BIRDING THE LUNE ESTUARY, THE FOREST OF BOWLAND AND BEYOND.

Sunday, 12 August 2012

The Hover-Fly.


One day last week I discovered what I eventually learned was a hover-fly on a flower in our garden. Dashing off to get my camera I was fortunate enough to get some pretty good pics - by my standards - of this individual. 
 
Helophilus pendulus  Pete Woodruff

The photograph above was featured at the foot of my previous post The Dunlin and two others with the request for anyone who could help identify it and I was grateful for the correspondent who gave me his answer to the ID. 

Helophilus trivittatus/pendulus 

In the photograph above the two hover-flies are shown as Helophilus trivittatus at the top, and Hpendulus at the bottom. The result of my always liking to get to the bottom of any given ID challenge and some research brought me to discover that following a study of the two images and comparing them with the individual in the garden the hover-fly was in fact the more common of the two the Helophilus pendulus.

The hover-flies include some of our most colourful and spectacular flies. There are about 250 species in the British Isles and, as well as their remarkable ability to hover, most of them display a swift, darting flight. Many hover-flies are excellent mimics of bees and wasps, although they are easily distinguished by the much shorter, drooping antennae. The larvae are extremely varied in both appearance and behaviour and include carnivores, vegetarians and scavengers, whilst the adult feeds on nectar....Learning something new every day.  

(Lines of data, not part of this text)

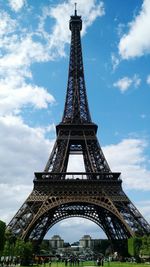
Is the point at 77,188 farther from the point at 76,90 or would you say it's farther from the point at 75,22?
the point at 75,22

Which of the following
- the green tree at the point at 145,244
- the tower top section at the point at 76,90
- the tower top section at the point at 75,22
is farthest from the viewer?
the tower top section at the point at 75,22

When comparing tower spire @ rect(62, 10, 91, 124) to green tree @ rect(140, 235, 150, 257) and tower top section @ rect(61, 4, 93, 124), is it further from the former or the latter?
green tree @ rect(140, 235, 150, 257)

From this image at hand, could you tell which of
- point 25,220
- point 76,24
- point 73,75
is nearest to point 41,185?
point 25,220

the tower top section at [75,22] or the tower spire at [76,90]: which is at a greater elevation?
the tower top section at [75,22]

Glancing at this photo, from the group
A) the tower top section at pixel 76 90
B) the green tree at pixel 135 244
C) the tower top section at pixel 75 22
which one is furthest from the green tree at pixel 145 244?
the tower top section at pixel 75 22

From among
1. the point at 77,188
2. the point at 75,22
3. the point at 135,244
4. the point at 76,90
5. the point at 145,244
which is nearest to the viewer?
→ the point at 145,244

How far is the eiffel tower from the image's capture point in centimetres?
6044

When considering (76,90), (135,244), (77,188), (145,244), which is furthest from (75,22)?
(145,244)

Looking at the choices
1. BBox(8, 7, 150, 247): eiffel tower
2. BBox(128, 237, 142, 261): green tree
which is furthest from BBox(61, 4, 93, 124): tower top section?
BBox(128, 237, 142, 261): green tree

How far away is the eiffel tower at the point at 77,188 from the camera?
60.4m

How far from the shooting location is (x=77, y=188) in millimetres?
63656

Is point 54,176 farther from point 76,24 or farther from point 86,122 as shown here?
point 76,24

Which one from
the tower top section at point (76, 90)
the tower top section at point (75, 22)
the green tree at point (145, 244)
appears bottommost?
the green tree at point (145, 244)

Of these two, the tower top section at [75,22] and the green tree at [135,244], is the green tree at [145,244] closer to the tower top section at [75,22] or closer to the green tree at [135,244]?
the green tree at [135,244]
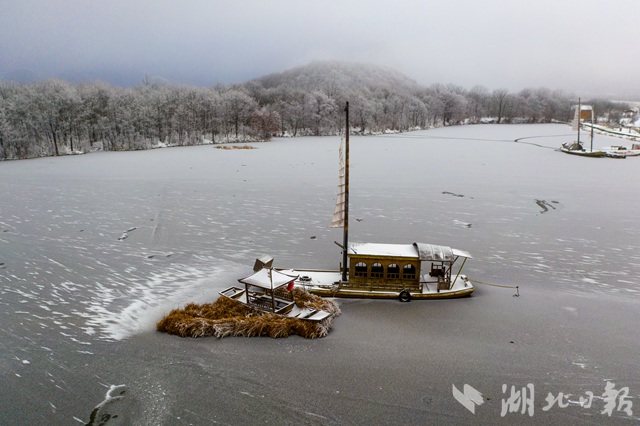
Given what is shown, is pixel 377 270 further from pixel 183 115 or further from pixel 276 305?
pixel 183 115

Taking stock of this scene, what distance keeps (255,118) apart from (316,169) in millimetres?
47392

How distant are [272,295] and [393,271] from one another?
14.8 feet

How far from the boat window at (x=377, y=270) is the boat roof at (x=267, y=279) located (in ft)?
9.86

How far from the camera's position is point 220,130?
92375 millimetres

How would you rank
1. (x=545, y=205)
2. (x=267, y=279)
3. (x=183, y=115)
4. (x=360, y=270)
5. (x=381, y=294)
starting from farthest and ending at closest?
(x=183, y=115)
(x=545, y=205)
(x=360, y=270)
(x=381, y=294)
(x=267, y=279)

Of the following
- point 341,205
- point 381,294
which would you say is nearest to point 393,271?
point 381,294

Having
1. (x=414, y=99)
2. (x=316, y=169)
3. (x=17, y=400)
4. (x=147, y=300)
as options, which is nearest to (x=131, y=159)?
(x=316, y=169)

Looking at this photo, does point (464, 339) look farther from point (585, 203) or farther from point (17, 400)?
point (585, 203)

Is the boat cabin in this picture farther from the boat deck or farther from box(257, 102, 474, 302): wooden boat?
the boat deck

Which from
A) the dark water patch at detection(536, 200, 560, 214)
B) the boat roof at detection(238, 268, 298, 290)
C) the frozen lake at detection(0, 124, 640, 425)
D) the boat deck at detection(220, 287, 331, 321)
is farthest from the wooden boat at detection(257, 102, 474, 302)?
the dark water patch at detection(536, 200, 560, 214)

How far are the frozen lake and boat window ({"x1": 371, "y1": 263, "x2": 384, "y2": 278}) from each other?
3.40 ft

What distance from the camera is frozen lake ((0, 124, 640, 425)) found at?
9680mm

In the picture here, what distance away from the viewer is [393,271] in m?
14.7

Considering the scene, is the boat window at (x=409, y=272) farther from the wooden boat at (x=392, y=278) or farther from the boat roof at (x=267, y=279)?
the boat roof at (x=267, y=279)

As for the butterflies - which we're not seeing many of this summer - here's a couple you won't be seeing anyway if you live in the same area that I do, and both are Priority Species for conservation due to loss of habitat resulting in the fall in population.


  Heath Fritillary Marc Heath 

The Heath Fritillary can be found in the south including Kent, Essex, Cornwall, and Devon where 130 Heath Fritillary butterflies were released in 2007 in order to re-establish a colony lost at a site in the county.

Small Blue Marc Heath

And the Small Blue which has the distinction of being the smallest native British butterfly .

Thanks for the butterflies Marc....Excellent.

2 comments:

Ana Mínguez Corella said...

Hi Peter.. great macro and excelents pictures.. Congrat.. A hug..

NatureBug said...

Great set of macros, Pete. Love the little butterflies.